The initiation and prevalence data in Figure 1 are from the National Survey on Drug Use and Health. The survey is well-run and a surprisingly reliable source of information about marijuana use and light or infrequent use of other drugs, but household surveys are not very useful for studying the heavy users who account for most of the consumption. The number of survey respondents self-reporting past month use grew from 1.5 million in 2014 to 1.9 million in 2015. That is concerning, but it is rather weak and circumstantial evidence about trends in the number of high-frequency users.
Those participating in discussions about cocaine policies should be careful about making claims about recent changes in U.S. cocaine consumption. Data lags and the elimination of the ADAM program cloud the picture after 2013. Caution is also needed, since the emergence of fentanyl has compromised the ability to make inferences about consumption from trends in cocaine overdose deaths. But absence of evidence is not evidence of absence, and much will be learned when the Office of National Drug Control Policy releases updated consumption figures as part of its “What America’s Users Spend on Illegal Drugs” series (the next wave will cover 2000 to 2017).

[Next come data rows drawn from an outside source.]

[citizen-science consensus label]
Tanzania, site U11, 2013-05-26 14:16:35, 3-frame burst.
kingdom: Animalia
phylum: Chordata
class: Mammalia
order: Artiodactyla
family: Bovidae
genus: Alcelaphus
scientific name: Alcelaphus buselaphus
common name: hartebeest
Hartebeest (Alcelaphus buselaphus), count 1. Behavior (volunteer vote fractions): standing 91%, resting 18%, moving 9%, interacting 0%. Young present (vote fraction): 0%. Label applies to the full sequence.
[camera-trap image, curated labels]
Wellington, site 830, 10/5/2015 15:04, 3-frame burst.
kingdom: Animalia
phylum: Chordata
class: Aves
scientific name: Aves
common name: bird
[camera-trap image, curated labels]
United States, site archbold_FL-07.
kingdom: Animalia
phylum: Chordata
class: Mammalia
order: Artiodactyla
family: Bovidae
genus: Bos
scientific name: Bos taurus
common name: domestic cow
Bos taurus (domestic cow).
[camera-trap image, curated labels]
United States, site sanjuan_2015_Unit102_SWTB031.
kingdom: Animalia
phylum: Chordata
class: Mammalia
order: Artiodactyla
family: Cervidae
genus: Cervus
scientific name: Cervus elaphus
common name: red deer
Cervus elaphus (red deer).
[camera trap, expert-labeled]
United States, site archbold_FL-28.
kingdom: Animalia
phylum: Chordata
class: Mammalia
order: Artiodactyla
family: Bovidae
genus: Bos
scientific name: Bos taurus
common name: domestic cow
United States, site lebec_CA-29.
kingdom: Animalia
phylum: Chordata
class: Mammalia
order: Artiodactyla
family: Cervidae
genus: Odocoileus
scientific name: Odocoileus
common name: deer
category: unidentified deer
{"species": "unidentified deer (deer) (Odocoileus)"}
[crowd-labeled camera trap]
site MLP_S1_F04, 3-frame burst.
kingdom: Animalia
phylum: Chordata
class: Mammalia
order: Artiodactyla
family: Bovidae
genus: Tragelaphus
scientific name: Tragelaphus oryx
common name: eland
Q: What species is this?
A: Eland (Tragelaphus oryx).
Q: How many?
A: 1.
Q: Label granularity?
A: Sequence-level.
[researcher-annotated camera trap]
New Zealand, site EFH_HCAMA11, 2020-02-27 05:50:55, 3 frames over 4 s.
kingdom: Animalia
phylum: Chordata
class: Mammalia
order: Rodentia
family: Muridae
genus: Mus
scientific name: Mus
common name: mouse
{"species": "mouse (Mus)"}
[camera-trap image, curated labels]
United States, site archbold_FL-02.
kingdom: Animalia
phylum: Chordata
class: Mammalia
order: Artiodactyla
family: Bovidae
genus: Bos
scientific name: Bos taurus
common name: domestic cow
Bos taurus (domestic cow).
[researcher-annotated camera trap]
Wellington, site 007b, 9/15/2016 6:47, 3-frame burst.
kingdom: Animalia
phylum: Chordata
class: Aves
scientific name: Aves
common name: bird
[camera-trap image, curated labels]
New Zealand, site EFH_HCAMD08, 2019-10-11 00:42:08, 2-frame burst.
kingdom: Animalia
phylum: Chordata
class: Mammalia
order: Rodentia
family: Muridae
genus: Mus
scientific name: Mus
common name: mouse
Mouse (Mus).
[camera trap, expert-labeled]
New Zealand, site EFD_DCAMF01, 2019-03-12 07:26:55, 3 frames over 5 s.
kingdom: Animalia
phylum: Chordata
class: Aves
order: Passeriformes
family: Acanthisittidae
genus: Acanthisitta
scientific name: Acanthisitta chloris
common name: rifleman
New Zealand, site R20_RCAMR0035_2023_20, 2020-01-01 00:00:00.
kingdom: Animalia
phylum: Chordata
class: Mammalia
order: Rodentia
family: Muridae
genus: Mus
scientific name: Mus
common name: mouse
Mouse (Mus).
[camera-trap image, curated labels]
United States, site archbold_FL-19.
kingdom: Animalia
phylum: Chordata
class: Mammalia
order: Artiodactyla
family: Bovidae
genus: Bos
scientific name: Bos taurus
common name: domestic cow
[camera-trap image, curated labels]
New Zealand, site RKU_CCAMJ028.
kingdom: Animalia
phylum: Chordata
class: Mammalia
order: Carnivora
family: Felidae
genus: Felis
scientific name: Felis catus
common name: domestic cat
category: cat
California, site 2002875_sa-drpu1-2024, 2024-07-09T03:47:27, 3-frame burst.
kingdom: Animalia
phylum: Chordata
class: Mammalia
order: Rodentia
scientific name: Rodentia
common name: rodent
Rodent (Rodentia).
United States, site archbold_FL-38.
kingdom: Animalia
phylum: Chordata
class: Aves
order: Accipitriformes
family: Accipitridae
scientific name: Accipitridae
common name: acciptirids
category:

In addition to the pessimistic interpretation (“consumption is up already”) and the cautious interpretation (“prevalence may be up but it’s too soon to say about total consumption”) there is a third possibility. Problem use may not have risen appreciably yet, but it could because of the delay between initiation of light use and the serious health harms that can ensue. An oft-cited study from 2002 found that about 16 percent of new cocaine users will develop cocaine dependence within 10 years. The 10-year qualifier is significant. For some users, cocaine can be powerfully addictive and destructive to health, social relationships, and public safety. If past trends hold, roughly 150,000 of the 968,000 self-reported new users in 2015 will develop cocaine dependence even though few have yet.
It may be prudent to start planning for an increase in heavy use even before all of the evidence is in.